Die Reaktionen auf dem europäischen Cybersicherheitsmarkt sind deutlich: Die Nachfrage nach „souveränen Cloud“-Lösungen und verbesserten Identity-and-Access-Management-Tools (IAM) steigt. Experten erwarten, dass der Vorfall die Einführung von Zero-Trust-Architekturen in allen EU-Institutionen beschleunigen wird – weg von perimeterbasierter Sicherheit hin zu kontinuierlicher Überprüfung jeder Zugriffsanfrage.
Was kommt als Nächstes?
Der Fokus der Untersuchung liegt nun auf dem genauen Umfang des Datendiebstahls und dem identifizierten Einstiegspunkt der Angreifer. ENISA wird einen formellen Bericht mit Lehren und Empfehlungen vorlegen.

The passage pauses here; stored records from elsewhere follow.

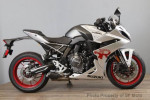2024 Kawasaki GSX-8R In Stock Now!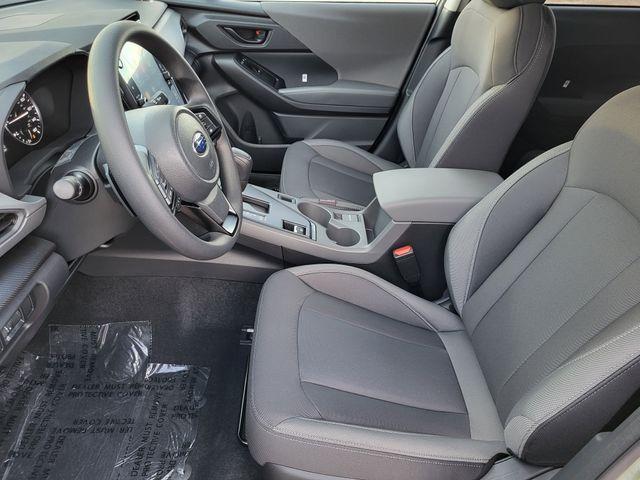 new 2026 Subaru Crosstrek car, priced at $28,655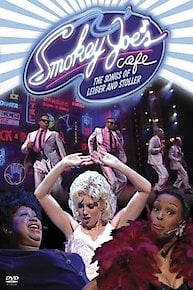 Smokey Joe's Café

In den kommenden Monaten tritt die Umsetzung des Cyber-Solidaritätsakts in eine intensivere Phase. Die Mitgliedstaaten sollen die operativen Rahmenbedingungen für ihre Cyber-Hubs finalisieren. Die Kommission wird voraussichtlich strengere Sicherheitsvorgaben für alle Auftragnemer vorschlagen, die EU-Daten in Cloud-Umgebungen verarbeiten.
Für das Jahr 2026 zeichnet sich ein Wettlauf zwischen Sicherheitsexperten und kriminellen Netzwerken ab. Der März-Angriff erinnert eindringlich daran, dass digitale Souveränität ständige Wachsamkeit und eine vereinte Antwort auf grenzenlose Bedrohungen erfordert.